We revisit his catalog in light of recent reissues of 'Swordfishtrombones,' 'Rain Dogs,' 'Franks Wild Years,' ‘Bone Machine,’ and ‘The Black Rider’
Tom Waits in 2011 (photo: Michael Loccisano / Getty Images).

Tom Waits is perhaps the quintessential cult artist, despite recording for large labels alongside successful commercial acts for his entire career. Widely regarded as one of America’s finest songwriters, Waits is known for his harsh and gravely voice, eccentric production methods, and taste for exotic and obscure instrumentation. These attributes certainly make him an acquired taste — one without anything resembling a radio hit in 50 years of music making. 

Born in Whittier, Ca., in 1949, Waits began performing a Bob Dylan-heavy repertoire in Hollywood clubs in the early ‘70s and recorded a series of albums as an off-kilter jazz crooner for Asylum Records. In the early ‘80s, Waits married Kathleen Brennan, who would become a co-writer, co-producer, and co-conspirator on much of his greatest work, including an informal trilogy of classic albums for Island Records: 1983’s Swordfishtrombones, 1985’s Rain Dogs, and 1987’s Franks Wild Years

Waits never became a rock star in the traditional sense, and his albums and tours have become more sporadic since the mid-‘90s. Big names such as Bruce Springsteen, Rod Stewart, and Bob Seger have covered his songs, and respected filmmakers such as Francis Ford Coppola and Jim Jarmusch have asked Waits to score their movies and even act in them. Although no single Waits release has gone platinum, he’s sold more than four million albums over the course of his career and won eight Grammy awards. 

This month, Waits began a reissue campaign with remastered vinyl and CD editions of his Island releases from the ‘80s and ‘90s, including Swordfishtrombones, which recently turned 40. It’s as good a time as any to revisit he very best records in Waits’s sprawling discography.

22. One from the Heart with Crystal Gale (1982)

Francis Ford Coppola’s 1982 film One from the Heart was his first serious flop, after The Godfather and Apocalypse Now made him one of the most celebrated filmmakers of the 1970s. It was the first of four Coppola films to feature an appearance by Waits, who made an acting cameo and scored the movie. One For the Heart was far more fortuitous for Waits than Coppola – the score won an Oscar, and on the set Waits became close with his future wife, Kathleen Brennan, who was an assistant story editor. The soundtrack may be the only overproduced album in the Waits catalog, a sentimental set of songs lacking the disarming intimacy of his best piano ballads. Crystal Gayle, the younger sister of Loretta Lynn who became a pop country star in the late ‘70s, sings beautifully on half the tracks, and while there’s a novelty to the oil-and-water contrast of their duets, there’s no real chemistry between them as vocalists.

21. Night on Earth (1992)

Jim Jarmusch is another renowned filmmaker who befriended Waits in the ‘80s and has cast the singer in several features over the years, from 1986’s Down by Law to 2019’s The Dead Don’t Die. In 1991, Waits scored Jarmusch’s Night on Earth, a collection of vignettes about taxi drivers and their passengers that starred Winona Ryder and Rosie Perez. Waits only sings on three tracks on the otherwise instrumental soundtrack, so if you detest his voice but enjoy the creepy pump organ grooves of his mid-period albums, this may be the album for you. Otherwise, it’s whimsical background music, made to waft unobtrusively below film dialogue.

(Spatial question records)
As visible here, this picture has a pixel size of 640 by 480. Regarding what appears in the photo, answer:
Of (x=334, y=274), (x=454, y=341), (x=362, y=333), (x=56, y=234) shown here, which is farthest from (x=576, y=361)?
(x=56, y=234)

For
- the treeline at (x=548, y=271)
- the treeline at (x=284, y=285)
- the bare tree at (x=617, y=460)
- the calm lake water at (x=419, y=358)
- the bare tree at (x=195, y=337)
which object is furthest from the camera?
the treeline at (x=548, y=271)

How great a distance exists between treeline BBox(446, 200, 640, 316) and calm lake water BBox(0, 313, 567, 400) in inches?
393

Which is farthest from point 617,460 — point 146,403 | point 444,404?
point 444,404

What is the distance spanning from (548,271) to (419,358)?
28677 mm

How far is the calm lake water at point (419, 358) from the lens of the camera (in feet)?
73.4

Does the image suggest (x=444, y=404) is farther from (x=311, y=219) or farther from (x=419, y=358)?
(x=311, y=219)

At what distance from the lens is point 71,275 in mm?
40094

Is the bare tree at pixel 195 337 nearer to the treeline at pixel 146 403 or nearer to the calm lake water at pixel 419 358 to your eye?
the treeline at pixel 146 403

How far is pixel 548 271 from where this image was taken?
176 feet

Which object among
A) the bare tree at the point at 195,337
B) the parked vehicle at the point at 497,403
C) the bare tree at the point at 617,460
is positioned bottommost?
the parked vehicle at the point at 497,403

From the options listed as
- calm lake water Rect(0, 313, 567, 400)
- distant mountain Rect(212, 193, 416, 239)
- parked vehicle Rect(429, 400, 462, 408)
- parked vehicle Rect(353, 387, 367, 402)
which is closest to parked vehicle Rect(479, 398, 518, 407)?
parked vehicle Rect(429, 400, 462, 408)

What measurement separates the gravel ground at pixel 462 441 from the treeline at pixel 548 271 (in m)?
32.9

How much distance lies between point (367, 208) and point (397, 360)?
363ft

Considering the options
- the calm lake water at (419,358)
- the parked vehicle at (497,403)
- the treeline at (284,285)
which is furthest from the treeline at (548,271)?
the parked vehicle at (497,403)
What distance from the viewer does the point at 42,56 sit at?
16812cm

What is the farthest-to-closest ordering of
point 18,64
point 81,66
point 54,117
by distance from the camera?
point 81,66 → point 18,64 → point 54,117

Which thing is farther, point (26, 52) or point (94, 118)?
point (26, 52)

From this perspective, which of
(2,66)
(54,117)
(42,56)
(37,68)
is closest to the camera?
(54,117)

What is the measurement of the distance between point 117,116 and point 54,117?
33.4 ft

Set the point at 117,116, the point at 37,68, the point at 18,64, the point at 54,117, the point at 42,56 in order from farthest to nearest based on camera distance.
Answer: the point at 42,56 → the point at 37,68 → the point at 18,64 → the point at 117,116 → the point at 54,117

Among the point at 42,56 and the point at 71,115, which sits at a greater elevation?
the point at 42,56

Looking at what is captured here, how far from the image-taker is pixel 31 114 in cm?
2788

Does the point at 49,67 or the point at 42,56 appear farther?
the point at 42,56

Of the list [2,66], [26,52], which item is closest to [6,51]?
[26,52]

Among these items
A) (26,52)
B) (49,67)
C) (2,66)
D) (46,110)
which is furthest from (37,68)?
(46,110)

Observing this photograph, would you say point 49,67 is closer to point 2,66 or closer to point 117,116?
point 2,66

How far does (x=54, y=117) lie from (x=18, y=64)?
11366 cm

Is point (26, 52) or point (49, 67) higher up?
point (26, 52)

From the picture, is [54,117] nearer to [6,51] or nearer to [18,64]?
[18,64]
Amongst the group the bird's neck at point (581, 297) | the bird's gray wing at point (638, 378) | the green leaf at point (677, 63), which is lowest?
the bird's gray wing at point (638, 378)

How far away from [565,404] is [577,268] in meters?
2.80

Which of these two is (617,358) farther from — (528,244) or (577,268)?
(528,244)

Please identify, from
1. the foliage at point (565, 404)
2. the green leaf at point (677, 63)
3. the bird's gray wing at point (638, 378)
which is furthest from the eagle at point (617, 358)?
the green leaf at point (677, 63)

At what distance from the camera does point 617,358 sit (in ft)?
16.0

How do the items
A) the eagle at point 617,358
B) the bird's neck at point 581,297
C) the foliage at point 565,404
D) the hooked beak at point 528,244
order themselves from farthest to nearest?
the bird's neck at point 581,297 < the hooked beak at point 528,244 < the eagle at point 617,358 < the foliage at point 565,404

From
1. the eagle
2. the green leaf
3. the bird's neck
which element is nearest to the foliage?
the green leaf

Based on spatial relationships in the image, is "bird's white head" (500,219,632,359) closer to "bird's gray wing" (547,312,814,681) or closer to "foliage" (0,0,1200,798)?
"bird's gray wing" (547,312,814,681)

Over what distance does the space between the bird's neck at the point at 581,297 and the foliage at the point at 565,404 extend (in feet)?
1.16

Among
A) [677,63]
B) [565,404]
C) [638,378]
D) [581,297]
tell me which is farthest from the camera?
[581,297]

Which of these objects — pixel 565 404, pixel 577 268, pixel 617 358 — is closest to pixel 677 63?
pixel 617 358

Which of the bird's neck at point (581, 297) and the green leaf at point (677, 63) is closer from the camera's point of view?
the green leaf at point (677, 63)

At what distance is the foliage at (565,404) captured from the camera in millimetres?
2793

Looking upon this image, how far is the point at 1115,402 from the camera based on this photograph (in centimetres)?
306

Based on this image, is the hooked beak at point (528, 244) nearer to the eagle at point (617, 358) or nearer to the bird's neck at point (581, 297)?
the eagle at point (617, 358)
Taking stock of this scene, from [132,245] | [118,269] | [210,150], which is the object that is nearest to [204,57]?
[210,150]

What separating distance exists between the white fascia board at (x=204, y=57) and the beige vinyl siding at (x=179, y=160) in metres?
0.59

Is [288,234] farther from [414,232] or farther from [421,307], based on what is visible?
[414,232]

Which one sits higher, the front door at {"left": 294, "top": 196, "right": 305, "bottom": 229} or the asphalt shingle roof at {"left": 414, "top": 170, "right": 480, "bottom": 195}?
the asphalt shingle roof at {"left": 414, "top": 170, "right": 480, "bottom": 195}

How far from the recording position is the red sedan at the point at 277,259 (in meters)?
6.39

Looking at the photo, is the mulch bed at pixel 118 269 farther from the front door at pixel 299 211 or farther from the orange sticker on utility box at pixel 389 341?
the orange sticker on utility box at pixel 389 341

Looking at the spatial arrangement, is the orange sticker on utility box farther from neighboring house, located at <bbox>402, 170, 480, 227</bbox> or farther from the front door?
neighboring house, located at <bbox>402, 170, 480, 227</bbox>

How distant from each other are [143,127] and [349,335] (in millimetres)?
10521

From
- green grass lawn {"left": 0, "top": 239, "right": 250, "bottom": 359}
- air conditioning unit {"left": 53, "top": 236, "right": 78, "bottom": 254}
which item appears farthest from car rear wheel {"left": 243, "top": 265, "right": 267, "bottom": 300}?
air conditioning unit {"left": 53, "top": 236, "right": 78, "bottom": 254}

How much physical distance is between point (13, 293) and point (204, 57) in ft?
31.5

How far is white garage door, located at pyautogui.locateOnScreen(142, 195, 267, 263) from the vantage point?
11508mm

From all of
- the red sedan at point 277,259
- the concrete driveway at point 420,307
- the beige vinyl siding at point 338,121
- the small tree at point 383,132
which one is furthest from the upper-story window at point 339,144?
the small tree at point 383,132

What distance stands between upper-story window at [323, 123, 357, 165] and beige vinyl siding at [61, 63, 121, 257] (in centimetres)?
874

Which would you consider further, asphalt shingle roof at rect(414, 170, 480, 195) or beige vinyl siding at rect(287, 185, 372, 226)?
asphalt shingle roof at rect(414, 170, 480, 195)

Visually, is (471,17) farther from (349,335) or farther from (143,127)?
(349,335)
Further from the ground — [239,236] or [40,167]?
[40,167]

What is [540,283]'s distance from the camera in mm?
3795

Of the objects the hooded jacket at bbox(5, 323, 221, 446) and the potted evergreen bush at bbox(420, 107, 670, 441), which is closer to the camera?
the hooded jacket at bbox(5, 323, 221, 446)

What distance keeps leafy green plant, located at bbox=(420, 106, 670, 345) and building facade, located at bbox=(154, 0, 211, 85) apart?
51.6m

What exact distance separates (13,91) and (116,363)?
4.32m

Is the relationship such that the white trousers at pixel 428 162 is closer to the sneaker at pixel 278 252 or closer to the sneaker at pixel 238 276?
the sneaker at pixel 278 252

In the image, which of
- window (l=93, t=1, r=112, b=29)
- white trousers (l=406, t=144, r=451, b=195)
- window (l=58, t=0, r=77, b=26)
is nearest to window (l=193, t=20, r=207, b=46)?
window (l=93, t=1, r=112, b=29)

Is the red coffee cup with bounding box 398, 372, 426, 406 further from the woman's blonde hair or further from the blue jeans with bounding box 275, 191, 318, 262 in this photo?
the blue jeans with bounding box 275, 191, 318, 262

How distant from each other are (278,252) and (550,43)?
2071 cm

-- REQUIREMENT 1 --
From the Tom Waits article, output the stretch from "We revisit his" through "of music making.".
-- REQUIREMENT 2 --
According to the Tom Waits article, what was Kathleen Brennan's job on the set of One from the Heart?

-- CORRECT ANSWER 1 --
We revisit his catalog in light of recent reissues of 'Swordfishtrombones,' 'Rain Dogs,' 'Franks Wild Years,' ‘Bone Machine,’ and ‘The Black Rider’
Tom Waits in 2011 (photo: Michael Loccisano / Getty Images).

Tom Waits is perhaps the quintessential cult artist, despite recording for large labels alongside successful commercial acts for his entire career. Widely regarded as one of America’s finest songwriters, Waits is known for his harsh and gravely voice, eccentric production methods, and taste for exotic and obscure instrumentation. These attributes certainly make him an acquired taste — one without anything resembling a radio hit in 50 years of music making.

-- CORRECT ANSWER 2 --
She was an assistant story editor.